The routing layer had been sending all spelling requests to Claude. My assumption was that spelling required accurate phonics knowledge and careful pacing — the kind of thing a 7B local model wouldn't do as well. I was wrong.

blip-edu scored 8 out of 8 on the test set. Claude scored 7 out of 8. And blip-edu's average response time was 434ms, compared to Claude's 2,990ms. Seven times faster on a category where it also wins on quality.

I changed one line in the router. Spelling now goes local.

What I think is happening: blip-edu was trained on 14,000 teacher-student conversations that included a lot of spelling drill examples — call a word, confirm spelling, give a hint, encourage the right letter sounds. That's exactly the interaction pattern in the test. The model knows the script. It doesn't need the full capacity of a cloud LLM to execute it well. If anything, Claude's extra reasoning overhead was slowing it down without adding anything.

What the routing layer looks like now

The hybrid router I built classifies each request into an activity type and picks a backend. After the spelling change, the split is:

Local (blip-edu): spelling, math, voice-quality responses
Cloud (Claude): creative requests, trivia, emotional moments, multi-turn conversations, safety signals

Safety always goes to Claude. That's a hard rule — blip-edu's false negative rate on a child distress signal has consequences that a math drill mistake doesn't. Everything else is a quality/cost/latency trade-off, and the benchmark data is what drives the routing decisions.

Where this is going

The SER5 fix works, but it exposed something I've been avoiding thinking about: the architecture assumes the AI processing happens near the hardware. The SER5 has to reach out to the inference box for STT and TTS already. Claude is cloud-only. blip-edu is local on the inference box. The SER5 is basically a thin client that happens to run the wake word detector and the Electron UI.

Once I accepted that, a different architecture became obvious.

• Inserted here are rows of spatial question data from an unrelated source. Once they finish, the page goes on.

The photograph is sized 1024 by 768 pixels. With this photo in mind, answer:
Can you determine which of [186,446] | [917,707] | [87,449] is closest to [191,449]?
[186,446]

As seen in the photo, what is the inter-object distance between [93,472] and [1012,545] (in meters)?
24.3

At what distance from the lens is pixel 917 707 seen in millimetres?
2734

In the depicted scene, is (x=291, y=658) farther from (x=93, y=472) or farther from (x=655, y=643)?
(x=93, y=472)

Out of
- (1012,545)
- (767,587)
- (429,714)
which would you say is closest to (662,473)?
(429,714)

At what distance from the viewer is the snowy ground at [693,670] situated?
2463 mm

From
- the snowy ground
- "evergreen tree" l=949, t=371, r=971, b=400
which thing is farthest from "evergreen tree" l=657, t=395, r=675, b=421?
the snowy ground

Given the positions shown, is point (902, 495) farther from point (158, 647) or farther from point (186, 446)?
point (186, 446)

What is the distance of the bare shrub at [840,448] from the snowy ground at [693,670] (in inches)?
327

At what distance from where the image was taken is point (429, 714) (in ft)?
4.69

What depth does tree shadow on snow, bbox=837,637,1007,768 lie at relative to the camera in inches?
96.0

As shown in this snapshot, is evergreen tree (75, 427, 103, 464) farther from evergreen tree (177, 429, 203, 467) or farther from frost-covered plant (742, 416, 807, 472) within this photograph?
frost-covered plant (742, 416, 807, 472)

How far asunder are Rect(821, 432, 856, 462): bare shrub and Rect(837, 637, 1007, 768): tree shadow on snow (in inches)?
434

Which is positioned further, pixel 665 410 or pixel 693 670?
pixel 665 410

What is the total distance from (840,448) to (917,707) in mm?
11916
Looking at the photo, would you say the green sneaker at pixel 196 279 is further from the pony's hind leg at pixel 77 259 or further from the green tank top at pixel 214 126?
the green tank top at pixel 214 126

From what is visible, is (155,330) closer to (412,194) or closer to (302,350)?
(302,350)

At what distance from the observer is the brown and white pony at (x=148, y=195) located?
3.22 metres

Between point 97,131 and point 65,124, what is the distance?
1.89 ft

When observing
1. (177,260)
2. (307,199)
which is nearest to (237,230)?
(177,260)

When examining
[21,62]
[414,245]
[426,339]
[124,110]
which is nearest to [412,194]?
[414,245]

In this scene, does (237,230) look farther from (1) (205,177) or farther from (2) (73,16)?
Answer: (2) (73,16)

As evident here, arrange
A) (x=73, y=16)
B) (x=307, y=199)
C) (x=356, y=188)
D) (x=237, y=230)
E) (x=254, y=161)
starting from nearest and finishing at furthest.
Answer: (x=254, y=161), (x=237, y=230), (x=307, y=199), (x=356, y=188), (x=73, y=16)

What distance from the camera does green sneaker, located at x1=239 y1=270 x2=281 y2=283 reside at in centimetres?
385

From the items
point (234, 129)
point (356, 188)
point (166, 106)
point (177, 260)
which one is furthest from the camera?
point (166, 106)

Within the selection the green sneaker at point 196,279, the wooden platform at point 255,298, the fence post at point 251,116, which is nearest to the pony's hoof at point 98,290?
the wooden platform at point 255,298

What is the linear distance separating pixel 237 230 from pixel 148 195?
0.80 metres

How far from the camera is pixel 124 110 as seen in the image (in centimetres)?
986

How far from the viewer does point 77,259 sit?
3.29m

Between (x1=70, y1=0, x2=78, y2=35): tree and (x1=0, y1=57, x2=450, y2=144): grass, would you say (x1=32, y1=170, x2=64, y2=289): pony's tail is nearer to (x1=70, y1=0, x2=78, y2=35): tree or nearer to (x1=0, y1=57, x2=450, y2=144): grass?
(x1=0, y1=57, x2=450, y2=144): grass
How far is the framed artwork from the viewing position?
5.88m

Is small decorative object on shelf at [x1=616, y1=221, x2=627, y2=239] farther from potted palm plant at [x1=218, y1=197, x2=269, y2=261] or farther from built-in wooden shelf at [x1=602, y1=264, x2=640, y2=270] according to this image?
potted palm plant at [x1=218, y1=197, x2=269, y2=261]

I'm building a cloud brain. The plan is to run the full orchestration layer — session management, intent detection, LLM routing, TTS — on a GPU instance on AWS. A g4dn.xlarge with a T4 GPU, scheduled to run 15 hours a day at about $150/month. DynamoDB for session and learning progress state. FastAPI wrapper that lets any device make a text-in, audio-out request over HTTPS.

The thin clients send text (or audio, transcribed locally) and get back a voice response. The SER5 still handles the wake word and the room audio. But the iPhone the kids carry around? That can just be Blip too. No special hardware, no CUDA, no inference box dependencies. The session state lives in DynamoDB and follows the kid from room to room.

This is a bigger architectural change than anything I've done since Phase 1. I don't know how long it'll take. The first milestone is getting the FastAPI layer running on the instance with blip-edu loaded, and being able to send it a text turn and get audio back. Everything else builds from there.

Longer post on that architecture coming when there's something running to write about.